Klara Griefahn
Highlights
- Klara Griefahn, 1897 in Budapest geboren, war eine jüdische Ärztin, die 1945 in Jena durch Freitod der Deportation entging.
- Sie führte in Jena die ersten kostenlosen Mütterberatungen ein und half trotz Verfolgung vielen Bürgern medizinisch.

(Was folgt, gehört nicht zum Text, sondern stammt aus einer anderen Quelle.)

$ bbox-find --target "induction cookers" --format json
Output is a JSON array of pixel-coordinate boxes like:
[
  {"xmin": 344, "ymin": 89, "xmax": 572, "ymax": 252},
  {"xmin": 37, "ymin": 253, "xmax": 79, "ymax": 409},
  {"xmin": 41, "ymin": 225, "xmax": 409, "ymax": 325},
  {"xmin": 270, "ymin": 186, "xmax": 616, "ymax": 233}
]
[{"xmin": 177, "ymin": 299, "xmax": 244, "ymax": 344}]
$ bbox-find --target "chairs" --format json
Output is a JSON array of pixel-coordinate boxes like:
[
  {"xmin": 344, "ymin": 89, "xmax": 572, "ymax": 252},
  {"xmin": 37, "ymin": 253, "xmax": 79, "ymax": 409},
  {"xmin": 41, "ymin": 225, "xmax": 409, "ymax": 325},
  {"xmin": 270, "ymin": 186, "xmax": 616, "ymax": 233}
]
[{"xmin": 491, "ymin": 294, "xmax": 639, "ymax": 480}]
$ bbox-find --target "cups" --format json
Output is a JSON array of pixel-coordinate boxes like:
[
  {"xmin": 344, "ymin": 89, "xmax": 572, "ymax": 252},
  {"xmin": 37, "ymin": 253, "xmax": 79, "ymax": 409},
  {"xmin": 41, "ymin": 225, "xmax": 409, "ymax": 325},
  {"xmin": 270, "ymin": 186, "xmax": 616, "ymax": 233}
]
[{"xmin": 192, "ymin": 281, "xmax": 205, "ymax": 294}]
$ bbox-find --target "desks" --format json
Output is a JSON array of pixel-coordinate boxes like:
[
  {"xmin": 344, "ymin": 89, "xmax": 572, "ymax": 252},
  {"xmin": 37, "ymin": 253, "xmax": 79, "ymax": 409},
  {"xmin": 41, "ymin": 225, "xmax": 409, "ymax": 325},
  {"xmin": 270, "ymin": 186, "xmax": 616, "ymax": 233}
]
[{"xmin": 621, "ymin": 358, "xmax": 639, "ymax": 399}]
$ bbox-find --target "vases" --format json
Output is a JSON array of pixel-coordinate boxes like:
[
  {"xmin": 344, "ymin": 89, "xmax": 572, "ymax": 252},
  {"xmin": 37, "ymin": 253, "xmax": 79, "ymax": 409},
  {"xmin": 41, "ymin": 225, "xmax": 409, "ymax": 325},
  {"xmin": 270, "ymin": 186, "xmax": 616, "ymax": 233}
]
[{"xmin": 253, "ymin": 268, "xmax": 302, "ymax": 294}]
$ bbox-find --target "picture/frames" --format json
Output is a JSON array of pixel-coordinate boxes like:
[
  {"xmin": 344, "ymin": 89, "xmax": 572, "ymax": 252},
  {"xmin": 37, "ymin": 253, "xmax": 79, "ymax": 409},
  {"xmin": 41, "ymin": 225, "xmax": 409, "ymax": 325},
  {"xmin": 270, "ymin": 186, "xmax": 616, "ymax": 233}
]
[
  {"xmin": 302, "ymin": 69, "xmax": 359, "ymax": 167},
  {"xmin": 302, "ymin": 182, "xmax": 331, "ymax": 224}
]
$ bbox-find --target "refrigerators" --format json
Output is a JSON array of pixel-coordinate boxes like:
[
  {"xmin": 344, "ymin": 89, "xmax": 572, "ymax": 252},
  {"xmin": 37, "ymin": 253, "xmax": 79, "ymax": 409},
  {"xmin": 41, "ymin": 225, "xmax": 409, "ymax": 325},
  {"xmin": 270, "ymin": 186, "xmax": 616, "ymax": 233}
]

- 1943 durch eine Freundin denunziert, verlor sie ihre Approbation und wurde 1945 nach Drohung der Deportation tot aufgefunden.
Eigenschaften
Über Klara Griefahn
Die Gedenkstätte für Klara Griefahn in Jena erinnert an das Schicksal einer jüdischen Ärztin, die ihr Leben im Widerstand gegen die nationalsozialistische Verfolgung beendete. Klara Griefahn, ursprünglich als Klara Hoffmann in Budapest geboren, studierte Medizin und ließ sich nach ihrem Umzug nach Jena als Ärztin nieder. In den 1920er Jahren etablierte sie zusammen mit ihrem Mann Siegfried Griefahn eine medizinische Praxis in Lobeda, einem Stadtteil von Jena. Sie engagierte sich besonders in der Frauen- und Säuglingsfürsorge und führte in Jena die ersten kostenlosen Mütterberatungen ein.
Mit der Machtergreifung der Nationalsozialisten verschlechterte sich ihre berufliche und persönliche Situation. Aufgrund ihrer jüdischen Herkunft wurde ihr 1933 die ärztliche Tätigkeit untersagt. Dennoch half sie weiterhin illegal in der Praxis ihres Mannes. 1943 wurde ihre jüdische Abstammung durch eine Bekannte verraten. Sie wurde mehrfach von der Gestapo verhört, erhielt die Approbation entzogen und musste den Zwangsnamen „Sara“ annehmen. Ihre Kinder wurden als „Mischlinge ersten Grades“ diskriminiert. Trotz der andauernden Repressionen weigerte sich ihr Mann, sich von ihr scheiden zu lassen, was ihr den Schutz seiner Loyalität verschaffte.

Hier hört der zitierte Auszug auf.